A group of researchers recently identified a gene that disrupts beta cells’ production of insulin, related to type 1 diabetes. The findings from the team, which included scientists from Baylor College of Medicine in Houston, may improve knowledge of how diabetes genes work.

The new diabetes study, published in the journal Cell, explores a new approach for keeping beta cells strong, as well as the genetic risk component of type 1 diabetes. The researchers have specifically studied a mutation in the Clec16a gene, suggesting that beta cells’ malfunctions are responsible for the disease.

“Rather than innocent bystanders to a malfunctioning immune system, our research shows beta cells are central players in the disease itself,” explained lead author Scott Soleimanpour, M.D., investigator at the University of Michigan’s Brehm Diabetes Research Center.

When beta cells, a type of cell located in the pancreas that stores and releases insulin, do not function properly, they may cause a defect in the gene Clec16a. Healthy mitochondria are therefore essential in the process, as they allow beta cells to produce insulin and control blood sugar levels, which is why “preserving beta cells is the top priority in diabetes care,” said Soleimanpour.

Type 1 diabetes is thought to be caused by a defect in the body’s immune system, which causes the destruction of pancreatic beta cells and the consequent malfunction of insulin production and conversion of food into energy. However, the researcher acknowledges that “scientists are starting to appreciate the importance of beta cells in understanding why type 1 diabetes occurs.”

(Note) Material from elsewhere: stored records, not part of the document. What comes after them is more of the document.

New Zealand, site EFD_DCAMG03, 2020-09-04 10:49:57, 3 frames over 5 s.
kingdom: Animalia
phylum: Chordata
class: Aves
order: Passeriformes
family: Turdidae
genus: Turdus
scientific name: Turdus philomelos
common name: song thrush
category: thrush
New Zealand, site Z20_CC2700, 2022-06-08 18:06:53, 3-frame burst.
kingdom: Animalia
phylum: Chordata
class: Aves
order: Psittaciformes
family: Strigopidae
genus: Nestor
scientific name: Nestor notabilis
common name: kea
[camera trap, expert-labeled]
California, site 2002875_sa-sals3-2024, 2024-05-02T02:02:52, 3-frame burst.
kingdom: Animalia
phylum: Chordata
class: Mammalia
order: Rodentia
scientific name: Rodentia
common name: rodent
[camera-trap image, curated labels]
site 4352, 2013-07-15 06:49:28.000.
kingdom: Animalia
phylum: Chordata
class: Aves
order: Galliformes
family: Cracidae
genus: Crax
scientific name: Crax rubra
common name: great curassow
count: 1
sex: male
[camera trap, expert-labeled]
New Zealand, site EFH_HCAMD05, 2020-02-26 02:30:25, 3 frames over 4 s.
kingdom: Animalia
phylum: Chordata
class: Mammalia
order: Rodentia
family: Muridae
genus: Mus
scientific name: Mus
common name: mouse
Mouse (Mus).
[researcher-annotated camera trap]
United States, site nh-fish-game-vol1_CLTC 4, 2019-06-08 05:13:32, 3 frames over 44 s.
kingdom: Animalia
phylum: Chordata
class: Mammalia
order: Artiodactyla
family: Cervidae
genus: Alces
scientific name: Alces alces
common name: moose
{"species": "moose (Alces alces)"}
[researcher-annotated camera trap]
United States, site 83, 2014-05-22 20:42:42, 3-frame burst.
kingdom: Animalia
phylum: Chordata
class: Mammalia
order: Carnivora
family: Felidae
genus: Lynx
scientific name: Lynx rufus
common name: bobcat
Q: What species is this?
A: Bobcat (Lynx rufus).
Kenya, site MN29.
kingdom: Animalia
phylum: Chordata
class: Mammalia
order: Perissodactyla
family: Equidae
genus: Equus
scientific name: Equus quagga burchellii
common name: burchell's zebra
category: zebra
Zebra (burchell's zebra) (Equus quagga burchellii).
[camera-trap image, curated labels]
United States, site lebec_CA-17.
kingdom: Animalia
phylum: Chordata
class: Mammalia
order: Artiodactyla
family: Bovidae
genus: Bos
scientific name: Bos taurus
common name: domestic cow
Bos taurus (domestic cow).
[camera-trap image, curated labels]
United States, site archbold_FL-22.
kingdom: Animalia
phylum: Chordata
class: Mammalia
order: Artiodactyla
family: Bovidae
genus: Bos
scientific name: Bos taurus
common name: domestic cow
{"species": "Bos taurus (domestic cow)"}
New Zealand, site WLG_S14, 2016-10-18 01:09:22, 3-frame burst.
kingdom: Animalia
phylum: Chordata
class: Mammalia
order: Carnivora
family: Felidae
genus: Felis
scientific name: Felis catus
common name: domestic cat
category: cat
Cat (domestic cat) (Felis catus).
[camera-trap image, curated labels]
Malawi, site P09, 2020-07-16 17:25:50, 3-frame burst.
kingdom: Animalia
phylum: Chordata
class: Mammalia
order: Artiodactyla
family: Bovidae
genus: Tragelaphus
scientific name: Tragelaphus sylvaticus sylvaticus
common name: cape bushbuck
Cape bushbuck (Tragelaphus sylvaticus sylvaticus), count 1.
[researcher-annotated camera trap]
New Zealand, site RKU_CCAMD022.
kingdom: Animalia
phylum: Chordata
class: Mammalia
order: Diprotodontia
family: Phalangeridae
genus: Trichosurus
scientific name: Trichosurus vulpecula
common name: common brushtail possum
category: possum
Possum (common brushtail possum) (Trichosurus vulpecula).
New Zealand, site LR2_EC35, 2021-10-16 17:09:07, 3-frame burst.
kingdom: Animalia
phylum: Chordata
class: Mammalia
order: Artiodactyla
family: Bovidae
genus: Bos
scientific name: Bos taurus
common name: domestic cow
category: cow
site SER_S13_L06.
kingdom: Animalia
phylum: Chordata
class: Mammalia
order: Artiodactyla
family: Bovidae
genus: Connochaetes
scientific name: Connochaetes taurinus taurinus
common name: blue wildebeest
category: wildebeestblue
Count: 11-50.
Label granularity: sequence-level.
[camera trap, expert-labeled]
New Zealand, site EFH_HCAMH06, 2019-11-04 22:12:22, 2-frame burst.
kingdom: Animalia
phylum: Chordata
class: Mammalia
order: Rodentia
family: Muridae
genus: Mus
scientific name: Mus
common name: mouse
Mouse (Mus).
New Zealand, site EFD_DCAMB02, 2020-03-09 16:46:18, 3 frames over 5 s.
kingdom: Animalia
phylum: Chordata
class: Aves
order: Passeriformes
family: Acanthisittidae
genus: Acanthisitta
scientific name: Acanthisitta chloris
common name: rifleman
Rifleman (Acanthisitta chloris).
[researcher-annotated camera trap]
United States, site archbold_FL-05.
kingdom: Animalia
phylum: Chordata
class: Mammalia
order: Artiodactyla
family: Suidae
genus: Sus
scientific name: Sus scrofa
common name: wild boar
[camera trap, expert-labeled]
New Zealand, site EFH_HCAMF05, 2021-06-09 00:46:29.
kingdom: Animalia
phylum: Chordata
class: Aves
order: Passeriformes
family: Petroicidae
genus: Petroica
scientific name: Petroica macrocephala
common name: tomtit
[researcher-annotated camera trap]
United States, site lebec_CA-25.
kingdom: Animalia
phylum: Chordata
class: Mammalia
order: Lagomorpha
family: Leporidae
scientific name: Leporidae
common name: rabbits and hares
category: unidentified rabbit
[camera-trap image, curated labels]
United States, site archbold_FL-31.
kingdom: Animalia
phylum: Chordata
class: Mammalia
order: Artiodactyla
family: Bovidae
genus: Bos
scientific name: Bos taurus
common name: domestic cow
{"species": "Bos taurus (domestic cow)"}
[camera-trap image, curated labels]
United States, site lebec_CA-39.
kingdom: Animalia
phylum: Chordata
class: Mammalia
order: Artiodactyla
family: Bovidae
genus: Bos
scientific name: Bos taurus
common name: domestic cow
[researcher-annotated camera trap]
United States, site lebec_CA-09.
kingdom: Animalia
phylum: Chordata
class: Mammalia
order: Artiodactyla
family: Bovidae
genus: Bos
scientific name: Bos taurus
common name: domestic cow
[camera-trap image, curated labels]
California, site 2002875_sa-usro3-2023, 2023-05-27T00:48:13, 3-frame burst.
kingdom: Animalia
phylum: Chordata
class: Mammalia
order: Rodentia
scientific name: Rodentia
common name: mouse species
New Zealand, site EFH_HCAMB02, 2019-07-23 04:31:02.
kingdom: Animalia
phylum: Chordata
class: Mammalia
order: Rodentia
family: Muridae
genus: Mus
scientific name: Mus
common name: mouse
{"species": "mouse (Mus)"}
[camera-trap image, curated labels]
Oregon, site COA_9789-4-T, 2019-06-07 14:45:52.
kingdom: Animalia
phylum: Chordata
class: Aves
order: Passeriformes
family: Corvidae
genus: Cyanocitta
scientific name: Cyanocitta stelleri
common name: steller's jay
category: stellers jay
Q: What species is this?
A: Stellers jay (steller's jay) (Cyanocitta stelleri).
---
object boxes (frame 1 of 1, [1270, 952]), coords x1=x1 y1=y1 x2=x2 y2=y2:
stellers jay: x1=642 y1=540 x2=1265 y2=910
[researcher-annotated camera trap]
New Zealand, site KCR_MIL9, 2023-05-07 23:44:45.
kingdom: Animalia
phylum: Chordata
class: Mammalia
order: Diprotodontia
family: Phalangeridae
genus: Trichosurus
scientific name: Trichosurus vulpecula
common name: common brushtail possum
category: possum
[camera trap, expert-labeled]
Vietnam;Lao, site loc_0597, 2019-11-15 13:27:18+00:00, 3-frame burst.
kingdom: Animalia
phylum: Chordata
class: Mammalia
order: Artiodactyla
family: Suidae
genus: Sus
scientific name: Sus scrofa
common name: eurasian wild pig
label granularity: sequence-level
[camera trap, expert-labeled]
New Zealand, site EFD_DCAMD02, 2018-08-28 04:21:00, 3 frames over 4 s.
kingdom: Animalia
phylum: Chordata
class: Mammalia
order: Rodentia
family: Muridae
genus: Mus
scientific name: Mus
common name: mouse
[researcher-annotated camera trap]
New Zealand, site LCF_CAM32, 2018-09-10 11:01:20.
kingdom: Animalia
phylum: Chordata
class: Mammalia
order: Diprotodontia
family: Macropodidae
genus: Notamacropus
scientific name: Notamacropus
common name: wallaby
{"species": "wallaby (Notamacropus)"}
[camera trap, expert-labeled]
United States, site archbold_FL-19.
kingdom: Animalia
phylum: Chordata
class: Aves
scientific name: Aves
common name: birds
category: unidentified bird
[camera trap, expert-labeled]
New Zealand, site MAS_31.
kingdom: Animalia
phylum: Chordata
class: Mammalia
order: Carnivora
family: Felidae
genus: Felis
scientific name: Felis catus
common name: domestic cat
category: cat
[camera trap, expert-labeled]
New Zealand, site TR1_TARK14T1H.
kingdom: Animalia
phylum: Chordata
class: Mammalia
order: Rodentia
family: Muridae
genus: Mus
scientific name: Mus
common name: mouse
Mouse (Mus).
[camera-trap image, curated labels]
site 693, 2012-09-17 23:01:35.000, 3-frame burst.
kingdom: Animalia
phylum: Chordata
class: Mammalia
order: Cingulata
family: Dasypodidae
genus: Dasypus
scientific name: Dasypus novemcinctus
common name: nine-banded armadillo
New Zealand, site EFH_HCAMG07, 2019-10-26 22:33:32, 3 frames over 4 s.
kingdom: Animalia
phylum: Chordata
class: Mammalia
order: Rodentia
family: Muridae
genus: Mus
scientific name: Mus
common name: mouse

Despite the lack of understanding about type 1 diabetes, the less common and unpreventable kind, “this new pathway will allow us to focus therapies on preserving healthy mitochondria within the beta cell to treat or prevent both type 1 and type 2 diabetes,” said Soleimanpour. The next step is to continue research on Clec16a mutations in both animal and human beta cells.

Soleimanpour suffers from type 1 diabetes himself, and has not only struggled with the disease for 30 years, but has also dedicated his career to studying it. The scientist has a laboratory at Perelman School of Medicine at the University of Pennsylvania, where his work on Clec16a began, and also practices as an endocrinologist, treating patients at the University of Michigan Health System.

In addition to Dr. Soleimanour and researchers from Baylor College of Medicine in Houston, senior author Doris Stoffers, M.D., Ph.D., professor of medicine at UP, as well as researchers from the Penn School of Veterinary Medicine, Lund University, and Skåne University Hospital in Sweden participated in the study.

The study was funded by the Margaret Q. Landenberger Foundation, the Charles H. Humpton, Jr. Endowment, the JDRF (Juvenile Diabetes Research Foundation), and the National Institute of Diabetes and Digestive and Kidney Diseases.

Diabetes is a disease characterized by abnormally high levels of glucose, or blood sugar, in the body. While type 2 diabetes is associated with age and obesity, type 1 is less common, unpreventable kind that usually affects children and young adults. The disease is one of the leading causes of morbidity and mortality in the United States and affects millions of people throughout the world.

As type 1 diabetes is less studied and understood by scientists, Texas Children’s Hospital announced last year that the husband and wife team Dr. Maria Bettini and Dr. Matt Bettini, two renowned immunologists, will lead the diabetes research at the hospital. Their work focuses on the immunological mechanisms that are responsible for the destruction of pancreatic cells in Type 1 Diabetes.